In einem offenen Brief kritisieren mehrere Schweizer LGBTIQ-Verbände und Organisationen, von Juso über Transgender Network Switzerland bis zur Dachorganisation der Frauenhäuser Schweiz und Liechtenstein, das Vorgehen großer Schweizer Medienhäuser.

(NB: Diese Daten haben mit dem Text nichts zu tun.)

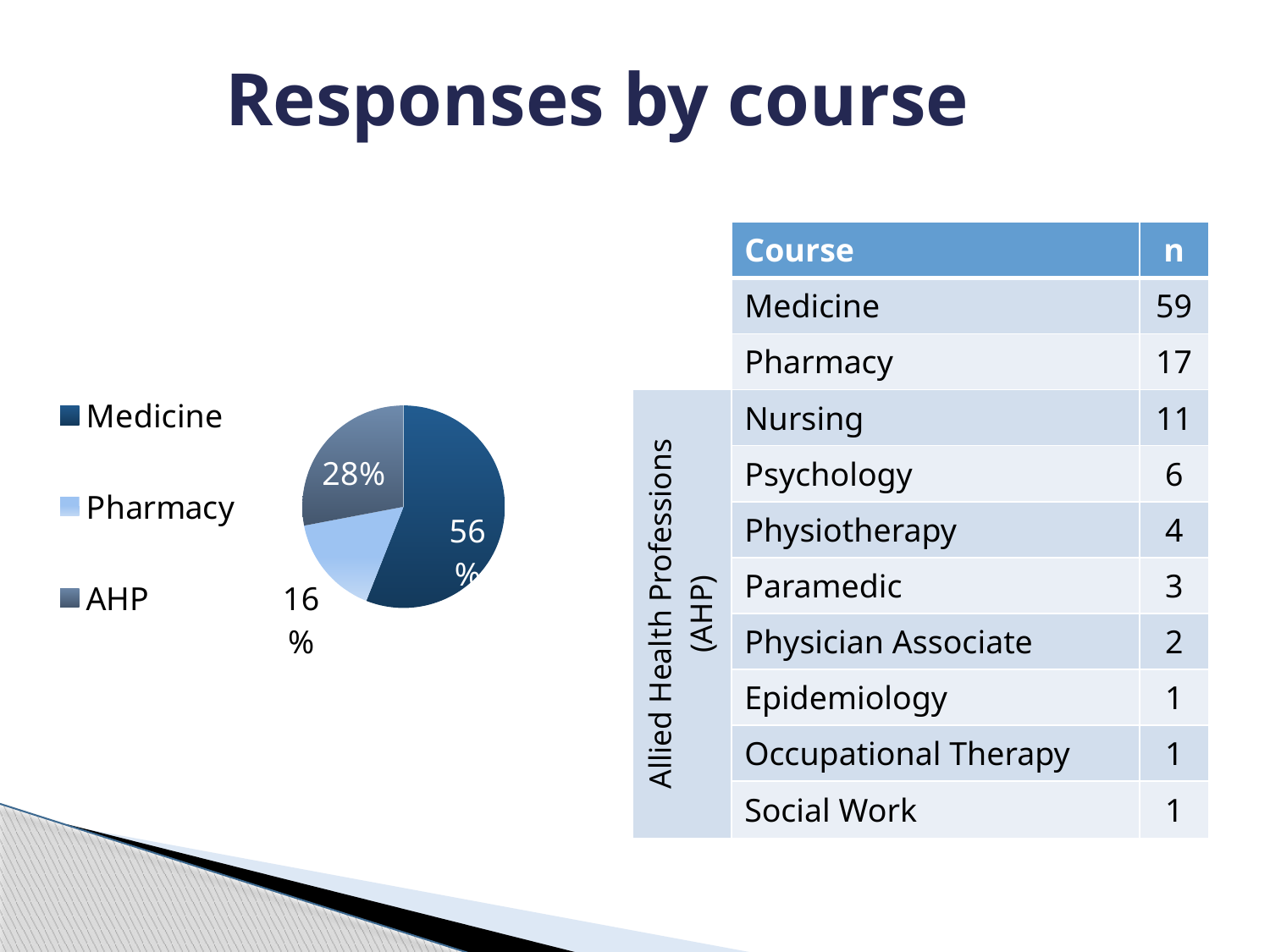
Which category has the smallest slice of the pie chart? Pharmacy What percentage of the pie chart is Pharmacy? 16% Which legend entry in the pie chart is shown in the lightest blue colour? Pharmacy What percentage of the pie chart is Medicine? 56% How many entries does the pie chart's legend list? 3 How many slices does the pie chart have? 3 What is the title of the slide containing the pie chart? Responses by course Which slice is larger in the pie chart, AHP or Pharmacy? AHP What is the difference in percentage points between the Medicine slice and the Pharmacy slice? 40 What kind of chart is shown on the slide? pie chart What percentage of the pie chart is AHP? 28% Which category has the largest slice of the pie chart? Medicine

«Die wiederholte Fokussierung der Schweizer Medienlandschaft auf Themen wie Detransitioning, basierend auf fragwürdigen Studien und wissenschaftlich umstrittenen Methoden, verstärkt ein gefährliches Narrativ, dass Zweifel an der Legitimität und Notwendigkeit von Transidentitäten und -erfahrungen sät. Es ist wichtig zu betonen, dass trans Personen ihre medizinischen Behandlungen weit weniger bereuen als beispielsweise Patienten von Knieoperationen (Dhejne et al., 2014), (Lau et al., 2012), (Von Keudell et al., 2014), (Dunbar & Richardson, 2013). Forschung zeigt zudem, dass Unterstützung und Anerkennung für trans Personen von entscheidender Bedeutung für ihr Wohlergehen sind. (Veenhoven & Veenhoven, 2022; Chen et al., 2023).“
Eine sehr kleine Minderheit der trans Menschen retransitioniert
Das sieht C/N anders, Detransition sei ein zu wenig beleuchtetes Thema und Jugendliche würden teilweise zu früh in eine Transition begleitet. Chris/Nadia warb immer für mehr Verständnis für trans Menschen, heute kritisiert C/N den Umgang von Fachpersonen mit Transitionen und meint, es werde zu früh in eine Transition eingespurt. Fachpersonen kritisieren diese Vorwürfe. Wir haben David Garcia Nuñez, Leiter Innovations-Focus Geschlechtervarianz am Universitätsspital Basel (USB) gefragt. „In der Schweiz hat es schon immer sehr wenige Personen, die retransitioniert sind. Es gibt sogar solche, die re-retransitioniert sind. Ich habe diesen Menschen nie den Rücken gekehrt. Dasselbe gilt auch für viele Kolleg*innen, die ich kenne. Chris/Nadias Aussage, dass Menschen mit einem Retransitionswunsch im Stich gelassen werden, ist falsch.“
Chris/Nadias Geschichte lasse sich nicht heutigen Transitionen vergleichen, so Garcia. Es sei außerdem wichtig, Begriffe korrekt zu verwenden und präzise zu sein. „Retransition findet nur dann statt, wenn sie von einer (permanenten) medizinischen Massnahme gefolgt wird. Wechsel von Identitätslabeln (von trans Frau zu non-binär, von non-binär zu agender, etc.) sind noch keine Retransitionen. Das «momentane» Stoppen von Hormonen auch nicht.“
Fachpersonen, Verbände und Organisationen weisen immer wieder darauf hin, dass nicht trans Personen das Problem sind, sondern die gesellschaftlichen Strukturen und der entsprechende Druck auf nicht-binäre und trans Menschen. Der Wunsch ein Passing zu erreichen, absolut nachvollziehbar. Es brauche mehr Information und nicht weniger und vor allem Informationen von vertraulichen, sachlichen Quellen, Fachstellen, die sich mit dem Thema sensibel und seriös auseinandersetzen. Von betroffenen Menschen selbst. Polemische Mediendiskurse zählen nicht dazu. Es ist fraglich, ob es C/N gelingt, einen Dialog herzustellen, indem polemische Begriffe eingesetzt werden. Wohl eher nicht.